→ **TO DO**
[a] Answer these questions from the Java error post:
(i) Which file does the author normally add the JAVA_HOME line to?
(ii) Where did the author buy the replacement hard drive for the older Mac Mini?
(iii) What type of processor does the older 2006 Mac Mini have?
[b] According to the Java error post, why does the author set JAVA_HOME? Answer in one to three sentences.
[c] Pick up the Java error post where it stops and continue it.

Saturday 11 April 2009

Java: Bad CPU id in executable

Here is a weird one:

Recently i have been doing a lot of java work, and many of the packages I use need to have Java_HOME set. So normally
i just add this line to my /etc/profile


JAVA_HOME=/System/Library/Frameworks/JavaVM.framework/Versions/1.6.0/Home; export JAVA_HOME


Works just fine on my Macbook, and my recent 2009 Mac Mini. However i have an older 2006 Intel Mac Mini, the older Core Duo type, rather than the newer Core 2 Duo versions. Its been out of action for a few months due to a failed Hard Drive, but recently I revived it by buying a suitable hard drive from PCWorld and attacking the machine with a putty knife. (upgrading the ram whilst i was in there).

Everything seemed to be working fine, re-installed the OS, and I took the opportunity whilst i had a virgin system to document and automate the installation of my EC2 management scripts. Everything swam along fine until I actually tried to use the EC2 management scripts where upon I got the dreaded message "java: Bad CPU Id in executable" WTF....

→ **MATERIAL PROVIDED**
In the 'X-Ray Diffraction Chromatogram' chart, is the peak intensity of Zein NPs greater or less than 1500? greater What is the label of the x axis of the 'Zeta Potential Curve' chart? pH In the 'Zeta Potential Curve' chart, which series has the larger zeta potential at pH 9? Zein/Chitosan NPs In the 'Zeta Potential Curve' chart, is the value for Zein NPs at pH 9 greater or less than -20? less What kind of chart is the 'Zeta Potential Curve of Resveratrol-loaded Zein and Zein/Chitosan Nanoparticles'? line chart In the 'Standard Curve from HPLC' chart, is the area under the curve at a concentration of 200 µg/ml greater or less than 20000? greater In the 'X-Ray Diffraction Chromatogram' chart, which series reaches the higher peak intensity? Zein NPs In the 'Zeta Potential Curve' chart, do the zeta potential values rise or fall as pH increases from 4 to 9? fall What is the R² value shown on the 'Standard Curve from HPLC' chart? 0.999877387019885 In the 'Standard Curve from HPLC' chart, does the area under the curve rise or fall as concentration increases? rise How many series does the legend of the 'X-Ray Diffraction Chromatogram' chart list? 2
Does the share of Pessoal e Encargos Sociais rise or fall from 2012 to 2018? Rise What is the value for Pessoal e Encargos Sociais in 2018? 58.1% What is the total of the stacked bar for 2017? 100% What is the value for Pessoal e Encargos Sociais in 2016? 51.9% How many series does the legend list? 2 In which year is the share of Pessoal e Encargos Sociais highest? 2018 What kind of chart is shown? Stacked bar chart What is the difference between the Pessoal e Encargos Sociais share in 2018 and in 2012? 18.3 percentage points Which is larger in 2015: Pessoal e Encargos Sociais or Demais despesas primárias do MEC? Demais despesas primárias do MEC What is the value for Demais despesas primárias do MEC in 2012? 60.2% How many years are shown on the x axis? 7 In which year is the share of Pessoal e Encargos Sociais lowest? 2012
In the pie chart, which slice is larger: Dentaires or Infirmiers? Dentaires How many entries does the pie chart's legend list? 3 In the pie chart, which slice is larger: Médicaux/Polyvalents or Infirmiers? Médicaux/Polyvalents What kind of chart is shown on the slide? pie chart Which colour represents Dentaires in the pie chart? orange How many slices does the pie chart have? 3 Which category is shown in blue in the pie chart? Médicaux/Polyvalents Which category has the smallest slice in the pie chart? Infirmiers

→ **SET OF ANSWERS**
[a]
(i) /etc/profile
(ii) PCWorld
(iii) Core Duo

[b] The author has recently been doing a lot of Java work, and many of the packages the author uses need JAVA_HOME to be set.

[c]
Googling the error did not seem to help, so back to the drawing board, and take a microscope to the machine.

I checked the target directories, they are fine, in the "versions" directory under the java framework I can see 1.42, 1.50 and 1.60. so what is happening.

The first clue is that the java preferences applet does not list the 1.6.0 version as available.... Hmm why not????

The second clue is that switching to version 1.5.0 in the JAVA_HOME statement makes it all work.

The answer is that Apple never released a 32bit version of Java 1.6, but to rub salt into the wounds they load a perfectly non-functional 64bit version onto all 32bit only boxes. Ouch...

Come on Apple, there is no reason to limit java 1.6 to 64bit only, and even if there is, why on earth load a nonfunctional 64bit framework onto 32bit machines?

Shakes head in amazement.......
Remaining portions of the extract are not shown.